How to complete this task:
The response should be an exact copy of every record.

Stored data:
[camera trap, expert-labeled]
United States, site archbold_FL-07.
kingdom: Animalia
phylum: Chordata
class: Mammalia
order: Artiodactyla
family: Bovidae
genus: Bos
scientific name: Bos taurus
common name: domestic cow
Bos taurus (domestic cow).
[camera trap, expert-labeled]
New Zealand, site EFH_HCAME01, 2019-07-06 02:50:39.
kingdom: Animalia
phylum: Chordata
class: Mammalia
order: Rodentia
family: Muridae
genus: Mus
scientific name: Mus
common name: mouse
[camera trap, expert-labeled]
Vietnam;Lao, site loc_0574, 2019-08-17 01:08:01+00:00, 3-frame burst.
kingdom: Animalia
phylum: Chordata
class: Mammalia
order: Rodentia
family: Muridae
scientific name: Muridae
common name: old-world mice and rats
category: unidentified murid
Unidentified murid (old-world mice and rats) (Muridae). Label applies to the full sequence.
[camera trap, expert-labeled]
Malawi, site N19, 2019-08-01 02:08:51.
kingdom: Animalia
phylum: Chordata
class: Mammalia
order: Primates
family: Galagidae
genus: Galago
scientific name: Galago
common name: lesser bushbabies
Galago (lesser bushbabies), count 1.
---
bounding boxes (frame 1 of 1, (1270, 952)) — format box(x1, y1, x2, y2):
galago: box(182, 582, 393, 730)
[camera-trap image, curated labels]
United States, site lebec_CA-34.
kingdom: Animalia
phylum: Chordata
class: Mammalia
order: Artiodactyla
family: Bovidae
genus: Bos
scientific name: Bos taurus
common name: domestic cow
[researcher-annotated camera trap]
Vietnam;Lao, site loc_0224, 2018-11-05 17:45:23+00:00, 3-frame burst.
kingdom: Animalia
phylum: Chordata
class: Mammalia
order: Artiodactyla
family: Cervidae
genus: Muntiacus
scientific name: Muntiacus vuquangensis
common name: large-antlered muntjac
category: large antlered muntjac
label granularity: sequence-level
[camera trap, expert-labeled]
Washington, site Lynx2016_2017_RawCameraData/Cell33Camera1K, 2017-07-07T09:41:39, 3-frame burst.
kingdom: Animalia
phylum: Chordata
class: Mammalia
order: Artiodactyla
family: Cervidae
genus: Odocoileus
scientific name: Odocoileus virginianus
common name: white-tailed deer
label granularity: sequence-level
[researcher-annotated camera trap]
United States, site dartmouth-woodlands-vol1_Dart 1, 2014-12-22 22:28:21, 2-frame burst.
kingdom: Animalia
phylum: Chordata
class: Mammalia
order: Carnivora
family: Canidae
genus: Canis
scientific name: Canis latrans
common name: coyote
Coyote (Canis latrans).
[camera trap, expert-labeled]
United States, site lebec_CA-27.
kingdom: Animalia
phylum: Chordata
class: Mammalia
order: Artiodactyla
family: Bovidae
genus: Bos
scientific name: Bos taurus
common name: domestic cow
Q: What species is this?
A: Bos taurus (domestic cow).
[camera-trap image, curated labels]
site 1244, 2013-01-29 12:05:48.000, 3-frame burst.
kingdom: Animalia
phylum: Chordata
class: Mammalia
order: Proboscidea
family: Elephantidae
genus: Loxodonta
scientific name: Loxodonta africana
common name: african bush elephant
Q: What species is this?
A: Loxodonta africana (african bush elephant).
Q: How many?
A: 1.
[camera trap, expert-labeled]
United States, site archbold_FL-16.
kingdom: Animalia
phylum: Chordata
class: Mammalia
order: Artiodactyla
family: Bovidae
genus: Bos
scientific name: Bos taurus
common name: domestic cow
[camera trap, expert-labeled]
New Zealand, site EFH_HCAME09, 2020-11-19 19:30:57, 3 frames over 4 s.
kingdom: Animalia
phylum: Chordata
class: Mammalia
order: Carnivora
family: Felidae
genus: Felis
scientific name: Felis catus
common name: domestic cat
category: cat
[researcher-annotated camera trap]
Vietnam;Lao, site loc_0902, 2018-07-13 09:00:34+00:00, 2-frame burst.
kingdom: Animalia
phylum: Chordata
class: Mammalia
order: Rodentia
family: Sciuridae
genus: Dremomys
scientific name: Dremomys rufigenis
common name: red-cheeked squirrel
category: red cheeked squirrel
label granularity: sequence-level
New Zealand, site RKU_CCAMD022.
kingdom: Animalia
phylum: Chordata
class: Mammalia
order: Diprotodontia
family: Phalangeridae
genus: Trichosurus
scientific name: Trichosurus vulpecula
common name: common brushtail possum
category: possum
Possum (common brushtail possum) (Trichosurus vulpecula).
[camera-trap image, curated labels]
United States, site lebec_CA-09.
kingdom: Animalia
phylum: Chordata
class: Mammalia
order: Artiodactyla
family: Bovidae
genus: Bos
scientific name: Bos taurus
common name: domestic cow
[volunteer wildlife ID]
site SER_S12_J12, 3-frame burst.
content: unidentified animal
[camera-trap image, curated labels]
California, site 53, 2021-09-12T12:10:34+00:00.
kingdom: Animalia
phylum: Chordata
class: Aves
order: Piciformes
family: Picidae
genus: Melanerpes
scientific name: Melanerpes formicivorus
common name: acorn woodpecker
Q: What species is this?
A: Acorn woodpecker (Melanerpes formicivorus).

Task result:
[camera trap, expert-labeled]
United States, site archbold_FL-07.
kingdom: Animalia
phylum: Chordata
class: Mammalia
order: Artiodactyla
family: Bovidae
genus: Bos
scientific name: Bos taurus
common name: domestic cow
Bos taurus (domestic cow).
[camera trap, expert-labeled]
New Zealand, site EFH_HCAME01, 2019-07-06 02:50:39.
kingdom: Animalia
phylum: Chordata
class: Mammalia
order: Rodentia
family: Muridae
genus: Mus
scientific name: Mus
common name: mouse
[camera trap, expert-labeled]
Vietnam;Lao, site loc_0574, 2019-08-17 01:08:01+00:00, 3-frame burst.
kingdom: Animalia
phylum: Chordata
class: Mammalia
order: Rodentia
family: Muridae
scientific name: Muridae
common name: old-world mice and rats
category: unidentified murid
Unidentified murid (old-world mice and rats) (Muridae). Label applies to the full sequence.
[camera trap, expert-labeled]
Malawi, site N19, 2019-08-01 02:08:51.
kingdom: Animalia
phylum: Chordata
class: Mammalia
order: Primates
family: Galagidae
genus: Galago
scientific name: Galago
common name: lesser bushbabies
Galago (lesser bushbabies), count 1.
---
bounding boxes (frame 1 of 1, (1270, 952)) — format box(x1, y1, x2, y2):
galago: box(182, 582, 393, 730)
[camera-trap image, curated labels]
United States, site lebec_CA-34.
kingdom: Animalia
phylum: Chordata
class: Mammalia
order: Artiodactyla
family: Bovidae
genus: Bos
scientific name: Bos taurus
common name: domestic cow
[researcher-annotated camera trap]
Vietnam;Lao, site loc_0224, 2018-11-05 17:45:23+00:00, 3-frame burst.
kingdom: Animalia
phylum: Chordata
class: Mammalia
order: Artiodactyla
family: Cervidae
genus: Muntiacus
scientific name: Muntiacus vuquangensis
common name: large-antlered muntjac
category: large antlered muntjac
label granularity: sequence-level
[camera trap, expert-labeled]
Washington, site Lynx2016_2017_RawCameraData/Cell33Camera1K, 2017-07-07T09:41:39, 3-frame burst.
kingdom: Animalia
phylum: Chordata
class: Mammalia
order: Artiodactyla
family: Cervidae
genus: Odocoileus
scientific name: Odocoileus virginianus
common name: white-tailed deer
label granularity: sequence-level
[researcher-annotated camera trap]
United States, site dartmouth-woodlands-vol1_Dart 1, 2014-12-22 22:28:21, 2-frame burst.
kingdom: Animalia
phylum: Chordata
class: Mammalia
order: Carnivora
family: Canidae
genus: Canis
scientific name: Canis latrans
common name: coyote
Coyote (Canis latrans).
[camera trap, expert-labeled]
United States, site lebec_CA-27.
kingdom: Animalia
phylum: Chordata
class: Mammalia
order: Artiodactyla
family: Bovidae
genus: Bos
scientific name: Bos taurus
common name: domestic cow
Q: What species is this?
A: Bos taurus (domestic cow).
[camera-trap image, curated labels]
site 1244, 2013-01-29 12:05:48.000, 3-frame burst.
kingdom: Animalia
phylum: Chordata
class: Mammalia
order: Proboscidea
family: Elephantidae
genus: Loxodonta
scientific name: Loxodonta africana
common name: african bush elephant
Q: What species is this?
A: Loxodonta africana (african bush elephant).
Q: How many?
A: 1.
[camera trap, expert-labeled]
United States, site archbold_FL-16.
kingdom: Animalia
phylum: Chordata
class: Mammalia
order: Artiodactyla
family: Bovidae
genus: Bos
scientific name: Bos taurus
common name: domestic cow
[camera trap, expert-labeled]
New Zealand, site EFH_HCAME09, 2020-11-19 19:30:57, 3 frames over 4 s.
kingdom: Animalia
phylum: Chordata
class: Mammalia
order: Carnivora
family: Felidae
genus: Felis
scientific name: Felis catus
common name: domestic cat
category: cat
[researcher-annotated camera trap]
Vietnam;Lao, site loc_0902, 2018-07-13 09:00:34+00:00, 2-frame burst.
kingdom: Animalia
phylum: Chordata
class: Mammalia
order: Rodentia
family: Sciuridae
genus: Dremomys
scientific name: Dremomys rufigenis
common name: red-cheeked squirrel
category: red cheeked squirrel
label granularity: sequence-level
New Zealand, site RKU_CCAMD022.
kingdom: Animalia
phylum: Chordata
class: Mammalia
order: Diprotodontia
family: Phalangeridae
genus: Trichosurus
scientific name: Trichosurus vulpecula
common name: common brushtail possum
category: possum
Possum (common brushtail possum) (Trichosurus vulpecula).
[camera-trap image, curated labels]
United States, site lebec_CA-09.
kingdom: Animalia
phylum: Chordata
class: Mammalia
order: Artiodactyla
family: Bovidae
genus: Bos
scientific name: Bos taurus
common name: domestic cow
[volunteer wildlife ID]
site SER_S12_J12, 3-frame burst.
content: unidentified animal
[camera-trap image, curated labels]
California, site 53, 2021-09-12T12:10:34+00:00.
kingdom: Animalia
phylum: Chordata
class: Aves
order: Piciformes
family: Picidae
genus: Melanerpes
scientific name: Melanerpes formicivorus
common name: acorn woodpecker
Q: What species is this?
A: Acorn woodpecker (Melanerpes formicivorus).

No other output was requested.